§ **WHAT TO DO**: Copy the entries below verbatim, starting at the line that contains "Of the things" and ending at the line that contains "160 centimetres", with both of those lines included.

Rows of spatial question data
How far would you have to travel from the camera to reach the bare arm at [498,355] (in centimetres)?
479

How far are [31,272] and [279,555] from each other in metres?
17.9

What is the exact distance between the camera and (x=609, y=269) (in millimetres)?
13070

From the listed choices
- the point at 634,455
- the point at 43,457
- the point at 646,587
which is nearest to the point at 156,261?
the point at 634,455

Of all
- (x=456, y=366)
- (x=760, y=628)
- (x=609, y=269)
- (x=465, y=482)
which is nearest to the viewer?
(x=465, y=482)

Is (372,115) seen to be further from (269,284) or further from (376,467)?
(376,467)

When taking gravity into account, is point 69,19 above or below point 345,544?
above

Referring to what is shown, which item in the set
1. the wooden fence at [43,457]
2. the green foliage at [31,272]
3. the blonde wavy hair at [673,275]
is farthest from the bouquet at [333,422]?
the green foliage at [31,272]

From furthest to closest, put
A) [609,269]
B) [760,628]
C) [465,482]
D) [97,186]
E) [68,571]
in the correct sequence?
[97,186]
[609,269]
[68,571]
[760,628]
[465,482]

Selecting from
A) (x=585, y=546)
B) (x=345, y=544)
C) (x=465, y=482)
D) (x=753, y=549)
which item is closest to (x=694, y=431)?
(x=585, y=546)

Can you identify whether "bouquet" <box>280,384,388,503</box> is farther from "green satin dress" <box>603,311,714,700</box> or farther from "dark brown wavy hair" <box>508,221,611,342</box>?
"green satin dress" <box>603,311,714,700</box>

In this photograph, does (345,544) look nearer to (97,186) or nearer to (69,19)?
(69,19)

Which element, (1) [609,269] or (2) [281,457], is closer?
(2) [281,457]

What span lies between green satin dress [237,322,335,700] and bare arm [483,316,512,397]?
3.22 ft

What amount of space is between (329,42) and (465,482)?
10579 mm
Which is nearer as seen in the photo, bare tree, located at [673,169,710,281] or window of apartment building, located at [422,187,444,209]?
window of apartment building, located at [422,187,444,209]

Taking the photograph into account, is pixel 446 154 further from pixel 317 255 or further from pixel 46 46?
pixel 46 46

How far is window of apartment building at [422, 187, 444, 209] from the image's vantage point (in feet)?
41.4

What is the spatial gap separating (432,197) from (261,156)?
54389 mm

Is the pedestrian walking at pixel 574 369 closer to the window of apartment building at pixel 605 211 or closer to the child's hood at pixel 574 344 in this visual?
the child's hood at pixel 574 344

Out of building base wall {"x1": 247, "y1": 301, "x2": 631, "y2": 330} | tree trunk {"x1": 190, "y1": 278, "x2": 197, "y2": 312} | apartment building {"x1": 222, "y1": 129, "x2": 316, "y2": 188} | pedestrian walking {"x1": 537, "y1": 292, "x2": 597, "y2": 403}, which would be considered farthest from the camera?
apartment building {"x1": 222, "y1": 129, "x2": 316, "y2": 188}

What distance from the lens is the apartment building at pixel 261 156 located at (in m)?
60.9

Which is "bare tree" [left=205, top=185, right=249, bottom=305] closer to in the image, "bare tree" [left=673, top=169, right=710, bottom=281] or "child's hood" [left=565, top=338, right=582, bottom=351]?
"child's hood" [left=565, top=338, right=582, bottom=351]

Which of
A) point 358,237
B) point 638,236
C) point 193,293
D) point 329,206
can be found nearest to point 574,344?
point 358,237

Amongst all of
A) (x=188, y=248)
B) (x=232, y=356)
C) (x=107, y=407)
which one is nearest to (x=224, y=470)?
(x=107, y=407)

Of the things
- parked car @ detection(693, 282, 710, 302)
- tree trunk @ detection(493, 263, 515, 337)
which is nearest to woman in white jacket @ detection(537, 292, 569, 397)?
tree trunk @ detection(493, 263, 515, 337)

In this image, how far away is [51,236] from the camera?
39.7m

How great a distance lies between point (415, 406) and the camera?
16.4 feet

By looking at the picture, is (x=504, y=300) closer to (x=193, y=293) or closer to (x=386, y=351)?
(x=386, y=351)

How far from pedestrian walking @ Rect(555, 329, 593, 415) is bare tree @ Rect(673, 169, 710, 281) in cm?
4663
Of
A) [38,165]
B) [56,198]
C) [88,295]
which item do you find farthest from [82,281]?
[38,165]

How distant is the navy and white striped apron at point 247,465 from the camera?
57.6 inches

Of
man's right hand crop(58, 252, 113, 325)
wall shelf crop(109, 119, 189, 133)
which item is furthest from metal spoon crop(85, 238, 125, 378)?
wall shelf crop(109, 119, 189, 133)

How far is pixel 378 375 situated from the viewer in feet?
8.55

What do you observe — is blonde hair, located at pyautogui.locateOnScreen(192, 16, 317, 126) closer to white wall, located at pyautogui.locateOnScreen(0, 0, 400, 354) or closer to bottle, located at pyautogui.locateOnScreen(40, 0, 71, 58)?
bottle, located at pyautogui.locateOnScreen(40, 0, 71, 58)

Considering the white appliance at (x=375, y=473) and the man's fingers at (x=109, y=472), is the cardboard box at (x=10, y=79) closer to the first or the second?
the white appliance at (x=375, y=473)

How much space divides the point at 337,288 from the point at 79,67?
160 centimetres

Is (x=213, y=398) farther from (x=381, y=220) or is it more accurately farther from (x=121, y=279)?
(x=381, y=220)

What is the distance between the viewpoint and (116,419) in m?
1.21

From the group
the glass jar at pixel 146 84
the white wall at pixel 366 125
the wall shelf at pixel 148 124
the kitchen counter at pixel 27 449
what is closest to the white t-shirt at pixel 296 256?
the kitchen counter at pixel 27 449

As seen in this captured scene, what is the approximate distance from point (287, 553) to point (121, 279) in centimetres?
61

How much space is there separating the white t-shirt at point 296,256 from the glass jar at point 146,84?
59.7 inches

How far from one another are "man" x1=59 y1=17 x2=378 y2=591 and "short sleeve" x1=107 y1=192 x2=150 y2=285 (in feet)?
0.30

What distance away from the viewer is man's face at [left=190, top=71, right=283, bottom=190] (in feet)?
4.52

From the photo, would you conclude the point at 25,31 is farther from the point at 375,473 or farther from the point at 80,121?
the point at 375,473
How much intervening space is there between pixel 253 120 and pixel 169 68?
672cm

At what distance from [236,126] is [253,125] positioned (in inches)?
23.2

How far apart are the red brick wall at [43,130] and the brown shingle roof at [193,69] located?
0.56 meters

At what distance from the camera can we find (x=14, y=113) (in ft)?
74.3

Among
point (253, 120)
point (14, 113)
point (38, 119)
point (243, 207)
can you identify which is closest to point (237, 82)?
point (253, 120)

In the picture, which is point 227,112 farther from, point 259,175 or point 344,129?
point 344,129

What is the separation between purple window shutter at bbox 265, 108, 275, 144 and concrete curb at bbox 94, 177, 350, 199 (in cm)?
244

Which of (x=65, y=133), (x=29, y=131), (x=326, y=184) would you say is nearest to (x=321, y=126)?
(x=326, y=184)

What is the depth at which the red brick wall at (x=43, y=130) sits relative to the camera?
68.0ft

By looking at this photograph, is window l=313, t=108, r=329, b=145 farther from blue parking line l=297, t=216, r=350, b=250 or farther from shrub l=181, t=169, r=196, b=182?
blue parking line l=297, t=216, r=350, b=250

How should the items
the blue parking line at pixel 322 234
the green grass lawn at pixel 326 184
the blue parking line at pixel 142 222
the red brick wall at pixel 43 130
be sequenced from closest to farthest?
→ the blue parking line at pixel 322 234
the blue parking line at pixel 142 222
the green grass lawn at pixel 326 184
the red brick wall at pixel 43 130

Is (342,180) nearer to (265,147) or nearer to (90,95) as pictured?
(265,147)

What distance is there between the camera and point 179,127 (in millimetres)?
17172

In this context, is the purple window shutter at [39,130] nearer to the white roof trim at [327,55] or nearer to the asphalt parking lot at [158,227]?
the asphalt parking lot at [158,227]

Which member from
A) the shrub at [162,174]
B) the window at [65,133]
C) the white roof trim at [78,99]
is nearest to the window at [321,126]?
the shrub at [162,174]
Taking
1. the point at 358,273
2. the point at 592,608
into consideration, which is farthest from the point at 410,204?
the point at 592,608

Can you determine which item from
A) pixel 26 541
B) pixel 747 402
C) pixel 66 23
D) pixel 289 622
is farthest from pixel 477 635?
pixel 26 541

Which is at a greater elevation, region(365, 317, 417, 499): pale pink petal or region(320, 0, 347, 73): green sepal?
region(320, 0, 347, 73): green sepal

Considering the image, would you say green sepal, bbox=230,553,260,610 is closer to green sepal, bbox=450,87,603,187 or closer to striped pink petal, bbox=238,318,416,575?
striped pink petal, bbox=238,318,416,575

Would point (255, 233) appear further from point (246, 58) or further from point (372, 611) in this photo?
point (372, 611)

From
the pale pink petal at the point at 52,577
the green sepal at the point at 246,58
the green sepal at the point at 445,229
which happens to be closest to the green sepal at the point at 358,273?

§ **EXPECTED ANSWER**:
Of the things
- parked car @ detection(693, 282, 710, 302)
- tree trunk @ detection(493, 263, 515, 337)
which is nearest to woman in white jacket @ detection(537, 292, 569, 397)?
tree trunk @ detection(493, 263, 515, 337)

In this image, how far away is [51,236] from the camera?
39.7m

How great a distance lies between point (415, 406) and the camera?
16.4 feet

By looking at the picture, is (x=504, y=300) closer to (x=193, y=293) or closer to (x=386, y=351)?
(x=386, y=351)

How far from pedestrian walking @ Rect(555, 329, 593, 415) is bare tree @ Rect(673, 169, 710, 281) in cm?
4663
Of
A) [38,165]
B) [56,198]
C) [88,295]
which item do you find farthest from [82,281]?
[38,165]

How distant is the navy and white striped apron at point 247,465 from the camera?
57.6 inches

Of
man's right hand crop(58, 252, 113, 325)
wall shelf crop(109, 119, 189, 133)
which item is furthest from metal spoon crop(85, 238, 125, 378)?
wall shelf crop(109, 119, 189, 133)

How far is pixel 378 375 situated from the viewer in feet?
8.55

What do you observe — is blonde hair, located at pyautogui.locateOnScreen(192, 16, 317, 126) closer to white wall, located at pyautogui.locateOnScreen(0, 0, 400, 354) or closer to bottle, located at pyautogui.locateOnScreen(40, 0, 71, 58)?
bottle, located at pyautogui.locateOnScreen(40, 0, 71, 58)

Considering the white appliance at (x=375, y=473) and the man's fingers at (x=109, y=472), is the cardboard box at (x=10, y=79) closer to the first or the second?
the white appliance at (x=375, y=473)

How much space divides the point at 337,288 from the point at 79,67?
160 centimetres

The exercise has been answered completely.